## PROBLEMS AND TASKS
[1] In the two-class service level agreement text, reproduce the part between "Sample Service Level" and "service levels described.", inclusive, replacing "Service Level Agreement" with "SLA".
[2] Per the two-class service level agreement text, why are the described service levels only illustrative? Answer in one to three sentences.
[3] Carry on the two-class service level agreement text from its last sentence.

## PROVIDED PASSAGE
Sample Service Level Agreement Using The Two-Class Model

The examples in this section show a type of Service Level Agreement that a service provider might offer to its customers for IP traffic. Because the meeting of such a Service Level Agreement depends in part on use of appropriate planning and monitoring processes by a service provider, the service levels described are illustrative only and Cisco offers no guarantee that any particular network will be able to meet the service levels described.

    1. The first 64 Kbps of traffic sent from a customer site each second is committed. (This definition is slightly simplified for clarity. A real contract might specify that traffic is measured by a token bucket policer, and specify the token bucket parameters.) Any traffic that otherwise satisfies the definition of Committed traffic, but is sent so that the sum of the committed bandwidths sent to the receiver is greater than the receiver's link rate, is counted against the 64 Kbps of committed traffic, but is treated as best effort traffic for the purpose of clauses 3. to 10. Any packet fully in compliance with this clause is referred to as a committed packet.

    2. Excess traffic, up to a total site bandwidth of 256 Kbps of traffic, will be accepted by the network with no guarantee of delivery. This is referred to as "best effort" traffic or best effort packets. (The contract could specify that any traffic in excess of 256 Kbps would be discarded, but this limit would typically be automatically enforced using a link late of 256 Kbps.)

    3. Within each month, at least 99 percent of committed packets from this site will be delivered.

    4. For each month: during the 1-hour period in which the lowest proportion of committed packets is delivered by the network, at least 90 percent of committed packets from this site will be delivered.

## EXTRACTED MATERIAL
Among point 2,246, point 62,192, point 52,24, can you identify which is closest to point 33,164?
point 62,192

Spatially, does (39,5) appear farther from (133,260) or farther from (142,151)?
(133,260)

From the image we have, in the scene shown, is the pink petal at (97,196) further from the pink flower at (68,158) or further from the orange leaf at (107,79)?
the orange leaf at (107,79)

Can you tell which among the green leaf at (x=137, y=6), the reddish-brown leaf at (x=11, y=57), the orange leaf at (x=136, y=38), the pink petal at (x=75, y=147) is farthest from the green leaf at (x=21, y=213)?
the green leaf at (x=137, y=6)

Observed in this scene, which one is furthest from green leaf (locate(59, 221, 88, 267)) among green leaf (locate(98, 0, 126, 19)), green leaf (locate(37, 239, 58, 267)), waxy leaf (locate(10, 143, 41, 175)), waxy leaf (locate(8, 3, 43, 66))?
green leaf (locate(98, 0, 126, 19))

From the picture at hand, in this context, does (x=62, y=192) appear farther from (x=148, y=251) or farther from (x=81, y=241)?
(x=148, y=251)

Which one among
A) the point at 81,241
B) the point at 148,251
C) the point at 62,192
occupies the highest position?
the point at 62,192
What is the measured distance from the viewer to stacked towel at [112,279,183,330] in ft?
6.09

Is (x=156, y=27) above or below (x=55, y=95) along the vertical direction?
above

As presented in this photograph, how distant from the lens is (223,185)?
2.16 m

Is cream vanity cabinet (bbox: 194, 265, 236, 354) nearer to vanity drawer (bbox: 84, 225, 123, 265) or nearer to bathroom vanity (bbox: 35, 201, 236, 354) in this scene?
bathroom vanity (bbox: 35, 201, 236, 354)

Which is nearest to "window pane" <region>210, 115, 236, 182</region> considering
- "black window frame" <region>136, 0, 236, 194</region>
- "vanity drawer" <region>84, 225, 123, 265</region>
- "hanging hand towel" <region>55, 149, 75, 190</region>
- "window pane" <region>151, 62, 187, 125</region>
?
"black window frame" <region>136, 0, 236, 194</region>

## ANSWERS TO THE EXERCISES
[1]
Sample SLA Using The Two-Class Model

The examples in this section show a type of SLA that a service provider might offer to its customers for IP traffic. Because the meeting of such a SLA depends in part on use of appropriate planning and monitoring processes by a service provider, the service levels described are illustrative only and Cisco offers no guarantee that any particular network will be able to meet the service levels described.

[2] Meeting such an agreement depends in part on the service provider's use of appropriate planning and monitoring processes. For that reason the service levels are illustrative only, and Cisco offers no guarantee that any particular network will be able to meet them.

[3]
    5. 99.9 percent of committed packets delivered will be within 250 milliseconds of being accepted.

    6. There is no guarantee that any best effort traffic will be delivered.

    7. 99 percent of best effort packets delivered will be within 1 second of being accepted.

    8. Of all the packets delivered, not more than 0.1 percent will be delivered out of order in which they are received.

    9. Of all the packets delivered, not more than 1 in 106 will have an error introduced by the network.

    10. (Further clauses will specify costs, penalties if the clauses above are not met, and so on.)

The first two clauses define committed and best effort packets, and the allowable rates for both. Clause 1. excludes traffic that cannot possibly be delivered as discussed previously.

Clauses 3. and 4. provide realistic assurance of delivery of packets. Clauses 3. and 4. together allow for relatively poor performance for periods of hours each month, while still assuring adequate delivery performance during bad periods---such a period could indicate some need for improvement in the providers's traffic modeling. Note that a provider must provision a network according to an accurate or suitably over-estimated traffic model in order to have confidence in meeting an SLA such as this. Alternatively, it is safer to provision a network using a "maximum possible traffic" model, as discussed earlier. This would typically be done early in network deployment.

Clauses 5. and 7. specify loose delay bounds, which are straightforward to provide. This will be discussed in more detail in "Delay Limits".

Clause 8. is an important provision for IP traffic, namely that packets are delivered in order. TCP, UDP and other transport protocols can deal with IP packet misordering, but large amounts of misordering can lead to poor transport-layer performance. Fortunately, the queueing technologies used on Cisco equipment ensures packet ordering within each class of service, except during rerouting.

It is also desirable that premium and best-effort traffic is carried in the same queues, in order to ensure packet ordering across both classes. This is quite possible on Cisco equipment, and preference is given to the premium traffic by way of discard policies. This is discussed in more detail in "Discard Policies" section.

Because rerouting is a rare and short-lived event caused only by link or equipment outages, or manual routing changes, it is easy to give a strong assurance of packet ordering. Modern telecommunications networks, including those using Cisco equipment, rarely introduce bit errors. An error provision such as Clause 9. is easy to meet.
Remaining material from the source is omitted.